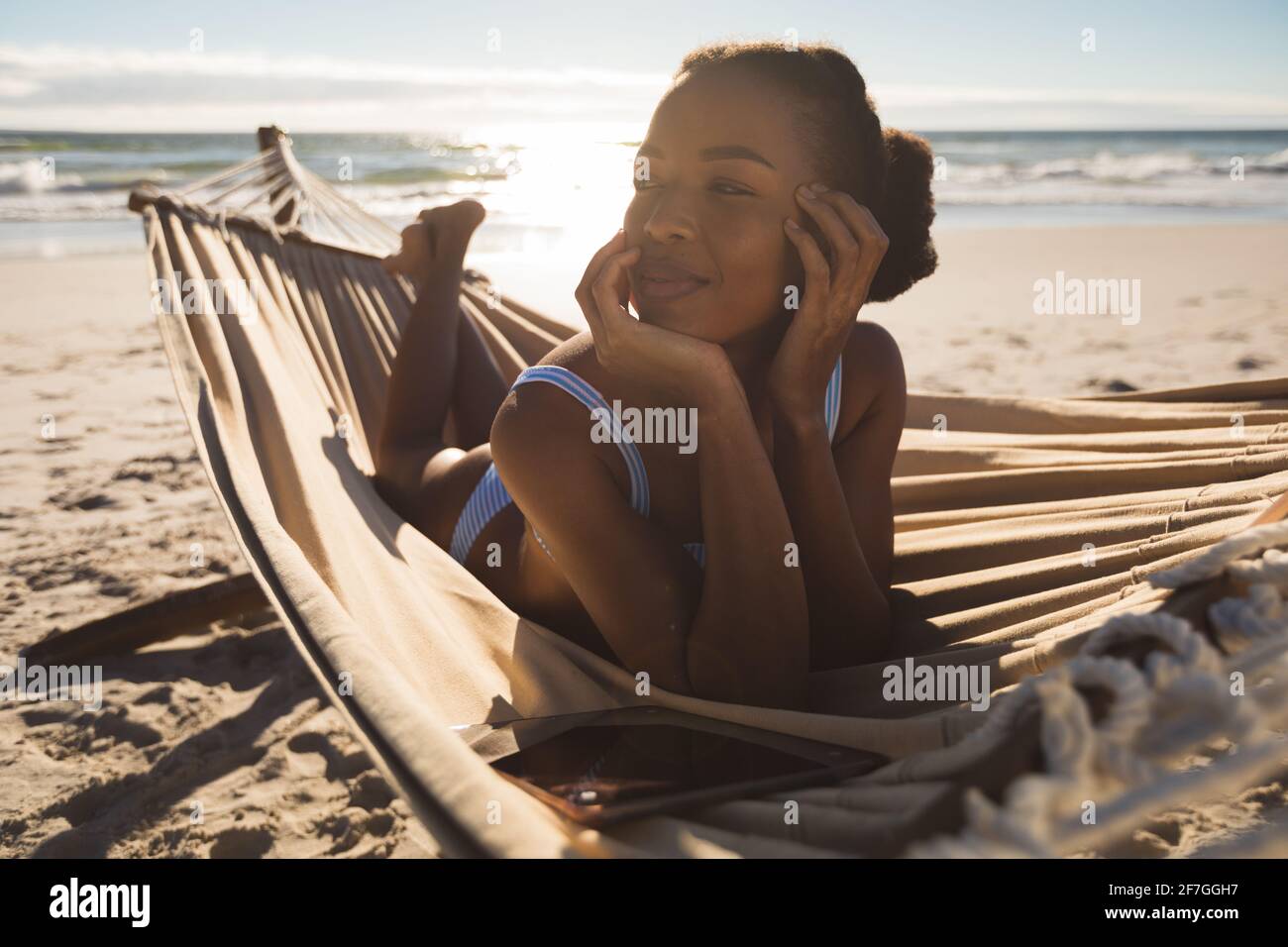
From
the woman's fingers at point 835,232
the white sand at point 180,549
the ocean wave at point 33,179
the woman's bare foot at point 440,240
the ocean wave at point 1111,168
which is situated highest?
the ocean wave at point 1111,168

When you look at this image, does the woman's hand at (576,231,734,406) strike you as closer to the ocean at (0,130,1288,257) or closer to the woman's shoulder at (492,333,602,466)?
the woman's shoulder at (492,333,602,466)

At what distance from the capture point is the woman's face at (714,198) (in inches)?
43.9

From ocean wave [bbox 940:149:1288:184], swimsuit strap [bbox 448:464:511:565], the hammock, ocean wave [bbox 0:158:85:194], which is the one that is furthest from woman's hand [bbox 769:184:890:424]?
ocean wave [bbox 940:149:1288:184]

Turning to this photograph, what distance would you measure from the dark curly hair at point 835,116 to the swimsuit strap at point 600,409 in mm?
400

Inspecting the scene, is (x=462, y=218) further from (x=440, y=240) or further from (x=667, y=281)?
(x=667, y=281)

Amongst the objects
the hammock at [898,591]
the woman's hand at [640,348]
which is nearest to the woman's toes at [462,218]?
the hammock at [898,591]

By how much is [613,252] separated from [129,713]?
1.48m

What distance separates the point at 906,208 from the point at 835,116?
279 mm

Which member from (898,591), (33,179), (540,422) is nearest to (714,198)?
(540,422)

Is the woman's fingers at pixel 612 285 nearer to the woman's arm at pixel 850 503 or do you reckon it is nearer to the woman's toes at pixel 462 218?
the woman's arm at pixel 850 503

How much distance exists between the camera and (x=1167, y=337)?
5027mm

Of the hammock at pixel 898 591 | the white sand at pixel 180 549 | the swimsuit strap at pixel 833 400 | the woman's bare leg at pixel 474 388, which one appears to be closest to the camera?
A: the hammock at pixel 898 591

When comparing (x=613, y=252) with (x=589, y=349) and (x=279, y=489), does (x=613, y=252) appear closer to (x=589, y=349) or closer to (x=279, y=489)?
(x=589, y=349)
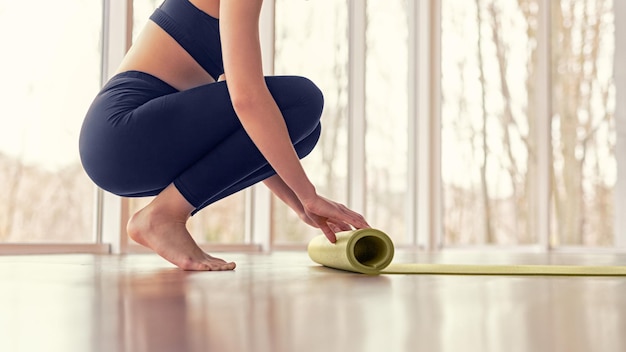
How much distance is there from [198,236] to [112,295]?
297 centimetres

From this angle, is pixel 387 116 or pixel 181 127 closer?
pixel 181 127

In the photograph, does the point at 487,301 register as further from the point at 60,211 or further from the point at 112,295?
the point at 60,211

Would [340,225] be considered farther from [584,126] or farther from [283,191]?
[584,126]

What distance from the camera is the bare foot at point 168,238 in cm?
184

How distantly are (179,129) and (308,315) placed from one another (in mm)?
958

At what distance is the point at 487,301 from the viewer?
1125 millimetres

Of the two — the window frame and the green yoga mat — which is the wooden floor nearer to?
the green yoga mat

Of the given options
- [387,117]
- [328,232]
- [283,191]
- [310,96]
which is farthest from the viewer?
[387,117]

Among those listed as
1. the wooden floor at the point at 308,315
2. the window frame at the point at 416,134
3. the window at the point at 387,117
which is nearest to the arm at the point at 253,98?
the wooden floor at the point at 308,315

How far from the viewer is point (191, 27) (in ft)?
6.06

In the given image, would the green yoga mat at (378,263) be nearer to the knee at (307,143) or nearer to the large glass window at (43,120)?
the knee at (307,143)

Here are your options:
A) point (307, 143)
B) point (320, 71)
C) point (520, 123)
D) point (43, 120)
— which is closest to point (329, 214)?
point (307, 143)

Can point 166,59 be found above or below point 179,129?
above

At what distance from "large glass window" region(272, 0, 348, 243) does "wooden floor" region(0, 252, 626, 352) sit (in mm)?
3233
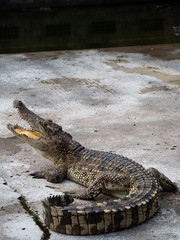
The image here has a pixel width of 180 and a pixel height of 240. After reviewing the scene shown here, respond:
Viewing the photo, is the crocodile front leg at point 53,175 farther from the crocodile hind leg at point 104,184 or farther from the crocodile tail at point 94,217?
the crocodile tail at point 94,217

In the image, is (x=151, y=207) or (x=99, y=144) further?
(x=99, y=144)

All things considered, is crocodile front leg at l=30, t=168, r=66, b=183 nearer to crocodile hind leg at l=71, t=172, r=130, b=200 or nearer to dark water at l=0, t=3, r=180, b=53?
crocodile hind leg at l=71, t=172, r=130, b=200

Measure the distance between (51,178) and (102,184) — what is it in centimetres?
56

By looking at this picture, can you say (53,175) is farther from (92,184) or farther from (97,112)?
(97,112)

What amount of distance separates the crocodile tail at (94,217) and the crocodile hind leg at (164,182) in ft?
1.87

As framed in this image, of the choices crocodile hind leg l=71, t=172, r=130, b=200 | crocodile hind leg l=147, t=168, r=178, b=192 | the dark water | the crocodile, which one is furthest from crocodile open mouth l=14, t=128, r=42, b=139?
the dark water

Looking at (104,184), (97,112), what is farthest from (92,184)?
(97,112)

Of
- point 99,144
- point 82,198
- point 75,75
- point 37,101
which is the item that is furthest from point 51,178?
point 75,75

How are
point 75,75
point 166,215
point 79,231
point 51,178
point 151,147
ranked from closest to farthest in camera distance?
point 79,231, point 166,215, point 51,178, point 151,147, point 75,75

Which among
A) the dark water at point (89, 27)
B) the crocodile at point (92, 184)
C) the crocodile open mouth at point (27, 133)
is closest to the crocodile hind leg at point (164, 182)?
the crocodile at point (92, 184)

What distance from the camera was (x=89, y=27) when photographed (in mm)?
12578

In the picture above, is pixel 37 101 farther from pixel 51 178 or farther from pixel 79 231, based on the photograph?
pixel 79 231

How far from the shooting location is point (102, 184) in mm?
4012

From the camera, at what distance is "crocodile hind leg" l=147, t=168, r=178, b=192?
406cm
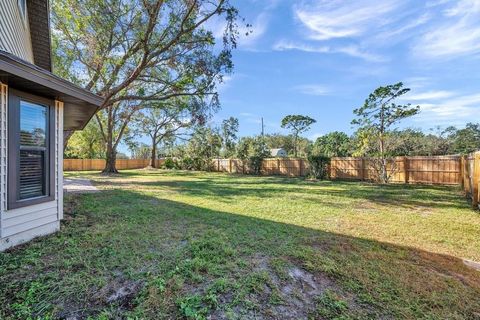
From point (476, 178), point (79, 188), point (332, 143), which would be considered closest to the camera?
point (476, 178)

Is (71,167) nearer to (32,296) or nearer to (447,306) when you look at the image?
(32,296)

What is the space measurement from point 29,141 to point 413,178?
1501 centimetres

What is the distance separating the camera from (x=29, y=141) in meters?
3.29

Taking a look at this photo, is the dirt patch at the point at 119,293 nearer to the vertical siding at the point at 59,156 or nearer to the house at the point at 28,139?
the house at the point at 28,139

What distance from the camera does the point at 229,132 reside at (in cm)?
2789

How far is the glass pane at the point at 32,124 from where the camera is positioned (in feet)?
10.4

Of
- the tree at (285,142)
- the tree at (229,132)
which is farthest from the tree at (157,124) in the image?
the tree at (285,142)

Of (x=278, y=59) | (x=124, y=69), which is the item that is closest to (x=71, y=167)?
(x=124, y=69)

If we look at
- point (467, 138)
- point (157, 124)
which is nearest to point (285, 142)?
point (157, 124)

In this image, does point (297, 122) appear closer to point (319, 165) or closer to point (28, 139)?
point (319, 165)

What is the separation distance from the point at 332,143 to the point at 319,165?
19939mm

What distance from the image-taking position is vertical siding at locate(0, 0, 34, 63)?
3.59 metres

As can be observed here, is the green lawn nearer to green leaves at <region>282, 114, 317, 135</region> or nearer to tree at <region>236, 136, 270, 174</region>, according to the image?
tree at <region>236, 136, 270, 174</region>

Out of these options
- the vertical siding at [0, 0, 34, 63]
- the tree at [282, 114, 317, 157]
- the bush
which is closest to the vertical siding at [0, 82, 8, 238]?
the vertical siding at [0, 0, 34, 63]
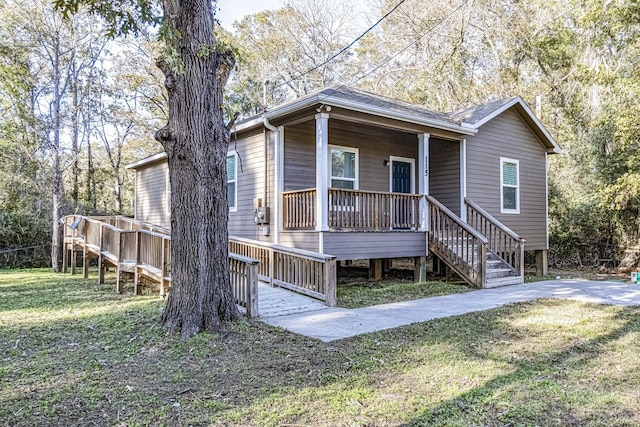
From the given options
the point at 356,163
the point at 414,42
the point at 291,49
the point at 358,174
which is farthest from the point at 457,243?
the point at 291,49

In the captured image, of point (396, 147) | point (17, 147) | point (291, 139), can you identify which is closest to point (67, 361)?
point (291, 139)

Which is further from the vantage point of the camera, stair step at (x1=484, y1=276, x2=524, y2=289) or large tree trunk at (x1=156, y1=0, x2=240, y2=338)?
stair step at (x1=484, y1=276, x2=524, y2=289)

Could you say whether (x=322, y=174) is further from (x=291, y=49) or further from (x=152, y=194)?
(x=291, y=49)

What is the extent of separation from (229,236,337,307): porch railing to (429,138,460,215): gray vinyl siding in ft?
16.8

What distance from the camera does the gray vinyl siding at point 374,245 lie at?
27.3 feet

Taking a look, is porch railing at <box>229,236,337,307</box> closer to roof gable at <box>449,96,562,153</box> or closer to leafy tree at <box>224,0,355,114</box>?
roof gable at <box>449,96,562,153</box>

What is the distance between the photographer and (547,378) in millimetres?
3717

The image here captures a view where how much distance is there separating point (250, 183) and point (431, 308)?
17.2ft

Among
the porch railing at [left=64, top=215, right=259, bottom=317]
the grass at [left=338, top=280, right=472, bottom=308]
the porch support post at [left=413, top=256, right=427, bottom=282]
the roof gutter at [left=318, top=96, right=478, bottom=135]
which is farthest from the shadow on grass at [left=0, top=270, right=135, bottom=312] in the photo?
the porch support post at [left=413, top=256, right=427, bottom=282]

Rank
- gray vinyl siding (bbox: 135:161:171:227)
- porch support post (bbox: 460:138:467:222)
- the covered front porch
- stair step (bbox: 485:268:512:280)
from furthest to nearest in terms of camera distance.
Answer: gray vinyl siding (bbox: 135:161:171:227) → porch support post (bbox: 460:138:467:222) → stair step (bbox: 485:268:512:280) → the covered front porch

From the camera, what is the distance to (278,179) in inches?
370

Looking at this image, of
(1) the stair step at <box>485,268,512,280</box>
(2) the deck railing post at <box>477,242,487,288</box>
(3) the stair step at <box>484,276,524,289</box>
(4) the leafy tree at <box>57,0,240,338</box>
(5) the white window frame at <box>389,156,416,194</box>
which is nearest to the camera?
(4) the leafy tree at <box>57,0,240,338</box>

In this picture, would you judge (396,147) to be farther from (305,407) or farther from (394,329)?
(305,407)

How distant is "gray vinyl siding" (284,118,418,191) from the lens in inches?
383
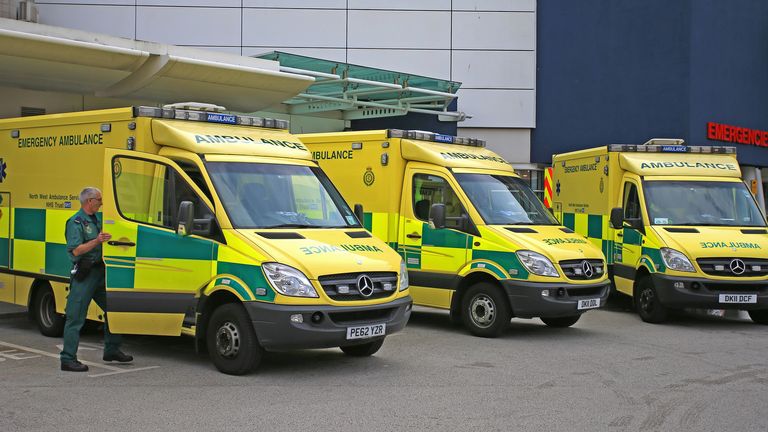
┄┄┄┄┄┄┄┄┄┄┄┄┄┄┄┄┄┄┄┄
**Task description:** Recast the lines from the one with "What distance from the camera is" to the one with "1125 millimetres" as a two-column CSV headed text and answer. Give one row for each line and its answer, with every field in quotes and any line breaks changed to spaces.

**Answer to this exercise:**
text,answer
"What distance from the camera is the bare foot at point 168,238 in cm?","184"
"How distantly are (179,129) and (308,315) placed from one another (in mm)?","958"
"At what distance is the point at 487,301 from the viewer?","1125 millimetres"